Le "European Prison Rules" non sono altro che minimi comuni denominatori, ben poco ambiziosi. Nei Paesi dell’est non hanno prodotto quel cambiamento culturale e giuridico decisivo per favorire il passaggio dall’arbitrio nella gestione delle prigioni a una detenzione legale fondata sul diritto e sui diritti. In Italia sono state, invece, spesso strumentalmente evocate per dimostrare come la nostra legislazione fosse fin troppo avanzata, tanto da giustificare ulteriori restrizioni alle norme o alle prassi, in conformità ai più ridotti standard europei.

E allora, nell’Europa dei 25 che verrà nel 2004, è opportuno che ci sia spazio giuridico per un ordinamento penitenziario sovra-nazionale vincolante per gli stati nazione? O invece è meglio che i diritti e le garanzie siano tutelati a livello nazionale, perche è la nazione l’unico contenitore di politiche alte e coraggiose? E proprio vero che, come si teme, l’arrivo dell’Estonia - giovane democrazia neo-candidata, ancora priva di una tradizione consolidata nel campo dei diritti - nella Unione Europea possa determinare nella vicina Finlandia, come effetto di una globalizzazione al ribasso, la messa a rischio di diritti già acquisiti? O che i mafiosi italiani siano troppo più pericolosi di un qualsiasi criminale olandese, tanto da giustificare l’autoctono 41 bis quale eccezione a ogni regola europea comune?

La sovra-nazionalizzazione dei temi della giustizia e della esecuzione penale, da sempre prerogativa degli stati-nazione, ha in se la grande aspirazione di sottrarre agli stati l’uso discrezionale della forza, ancorandola indissolubilmente ai diritti umani, concepiti nella loro universalità, interdipendenza e indivisibilità.

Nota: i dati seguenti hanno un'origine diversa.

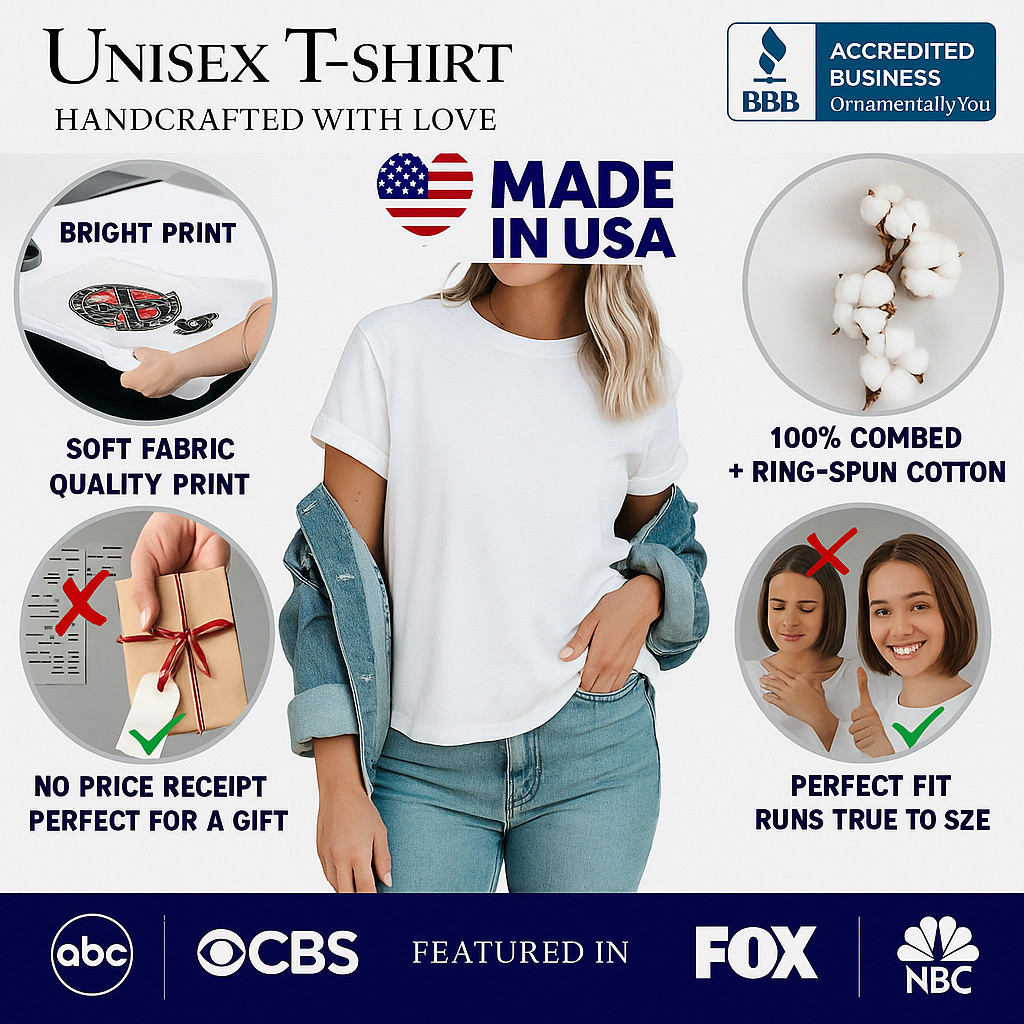 Radicalized by Basic Decency T-Shirt Political Activism Floral Equality A83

Negli ultimi 10 anni si è consolidato, nel più esteso Consiglio d’Europa, un meccanismo integrato di norme, sentenze e controlli ispettivi che hanno condizionato in meglio i legislatori e gli amministratori nazionali. Si consideri che l’Italia ha più volte modificato pezzi del proprio ordinamento penitenziario - l’ultima volta nella parte relativa al diritto a una corrispondenza epistolare non sottoposta a censure o controlli - a seguito delle condanne della Corte europea sui diritti umani o dei rilievi critici del Comitato europeo per la prevenzione della tortura. Speriamo ora che, in sintonia a quanto suggerito dall’Europarlamento, al pari di quanto fatto di recente da Austria e Inghilterra, istituisca una autorità indipendente di controllo dei propri luoghi di detenzione. Tutto ciò sicuramente contribuisce a rendere più vivibili le nostre galere.

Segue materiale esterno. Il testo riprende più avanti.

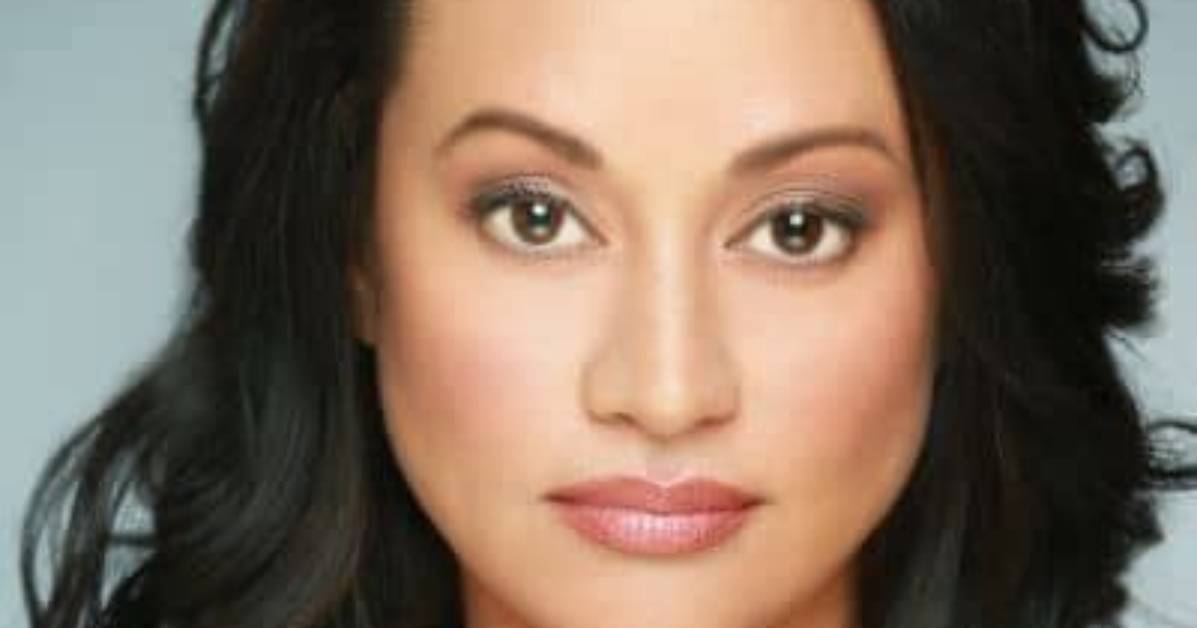 Samantha Esteban Net Worth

Un piccolo, utile riformismo penitenziario, che però non ha avuto la forza di invertire la rotta delle politiche pubbliche, tutte tendenti, viceversa, ad ampliare l’area della carcerazione e a ridurre quella dei diritti effettivi. Supponiamo però che in una ipotetica Carta europea dei diritti dei detenuti si raccolga il meglio delle norme e delle pratiche penitenziarie dei singoli paesi europei, sganciandole dalle loro storie patrie, e si preveda che per ogni diritto violato ci sia un organo giurisdizionale che possa essere garante del suo rispetto da parte delle autorità nazionali e che qualcuno sempre e a sorpresa possa accertare la conformità delle prassi alle leggi, non solo con poteri raccomandatori ma con forza sanzionatoria reale. E che per ogni diritto codificato vi sia una copertura finanziaria, affinché esso non sia un diritto di carta e non resti sulla carta. E che tali regole e tali diritti valgano allo stesso modo dalla Sicilia ai Baltici, perché con le galere nulla c’entra il relativismo culturale. Solo se questa è la premessa e se questi sono i contenuti ha un senso prendere sul serio le parole di Fodè Sylla e auspicare con lui una direttiva quadro europea sugli standard comuni di vita penitenziaria. Ogni altra interpretazione non sarebbe un passo in avanti: si muoverebbe nel solco della real-politik penal-securitaria e omologherebbe verso il basso la qualità della vita nelle galere di Europa.